LLM Prompt Engineering Practice: Prototypes

Original link: http://www.zmonster.me/2023/05/13/llm-prompt-engineering-practice-prototype.html

With the help of ChatGPT, I gave the project a name like xorius. This word does not actually exist, so the meaning is completely defined by me. It has given meaning, and it will be more appropriate to talk about it when it becomes bigger and stronger in the future.

After choosing a name, I am going to implement the simplest prototype first, and discuss some issues during the process. All the content in the following is a summary of my development log, and subsequent articles will basically adopt this model.

In order to realize the prototype, there are two options, one is to directly call the official interface or SDK of OpenAI, and the other is to choose a third-party package such as langchain . For convenience, I chose langchain.
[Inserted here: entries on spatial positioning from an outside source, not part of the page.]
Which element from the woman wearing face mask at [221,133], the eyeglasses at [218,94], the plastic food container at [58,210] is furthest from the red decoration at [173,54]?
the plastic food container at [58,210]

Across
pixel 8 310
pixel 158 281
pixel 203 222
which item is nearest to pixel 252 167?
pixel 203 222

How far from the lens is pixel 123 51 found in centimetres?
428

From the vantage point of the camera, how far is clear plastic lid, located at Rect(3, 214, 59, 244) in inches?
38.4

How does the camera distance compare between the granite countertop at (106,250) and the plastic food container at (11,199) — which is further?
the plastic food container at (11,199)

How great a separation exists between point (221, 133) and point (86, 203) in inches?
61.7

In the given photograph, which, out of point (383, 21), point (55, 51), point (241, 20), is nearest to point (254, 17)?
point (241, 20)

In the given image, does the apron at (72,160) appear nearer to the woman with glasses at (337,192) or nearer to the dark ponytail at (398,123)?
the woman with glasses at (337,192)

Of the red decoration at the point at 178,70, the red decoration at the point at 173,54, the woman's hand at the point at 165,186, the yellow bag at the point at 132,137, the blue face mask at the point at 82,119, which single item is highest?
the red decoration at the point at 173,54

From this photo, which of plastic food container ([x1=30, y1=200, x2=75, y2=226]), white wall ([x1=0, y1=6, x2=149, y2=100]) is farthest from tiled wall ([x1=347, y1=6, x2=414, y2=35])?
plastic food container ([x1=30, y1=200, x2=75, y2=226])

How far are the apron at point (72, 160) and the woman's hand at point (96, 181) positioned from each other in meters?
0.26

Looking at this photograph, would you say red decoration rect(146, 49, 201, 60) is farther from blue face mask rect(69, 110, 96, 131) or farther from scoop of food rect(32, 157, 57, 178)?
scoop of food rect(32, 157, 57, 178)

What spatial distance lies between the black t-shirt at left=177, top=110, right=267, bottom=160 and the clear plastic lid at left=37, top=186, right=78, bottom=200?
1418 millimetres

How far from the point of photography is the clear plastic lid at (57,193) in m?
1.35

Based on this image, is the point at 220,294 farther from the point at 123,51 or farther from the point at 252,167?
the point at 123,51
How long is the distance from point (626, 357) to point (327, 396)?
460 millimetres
First of all, whether it is to directly call the official interface, SDK, or use langchain, it needs to be accessed through a proxy in China:

 import openai  
openai.proxy = 'http://localhost:8080'  

After setting up the agent, you can simply call the OpenAI interface to get the answer with langchain, for example:

 from langchain.chat_models import ChatOpenAI  
from langchain.schema import HumanMessage  
  
user_message = HumanMessage(content= 'Translate this sentence into Chinese: "to be or not to be"' )  
  
#SafetyConsider here The real API KEY is hidden, so I won't emphasize it later  
llm = ChatOpenAI(temperature=0, openai_api_key= 'sk-xxxxxxxxxxxxxxxxx' )  
answer = llm([user_message])  
print (answer. content)  

The above code does not specify the model to be used. By default, gpt-3.5-turbo will be used. After running, this result is obtained

  
be or not

Of course, this code is not a dialogue mode, and does not consider the chat history. If you want to chat, you need to maintain a chat history

 from langchain.memory import ChatMessageHistory  
  
memory = ChatMessageHistory()  

After that, each user input and answer can be added to this memory in order. For example, the previous user_message and answer can be added to it.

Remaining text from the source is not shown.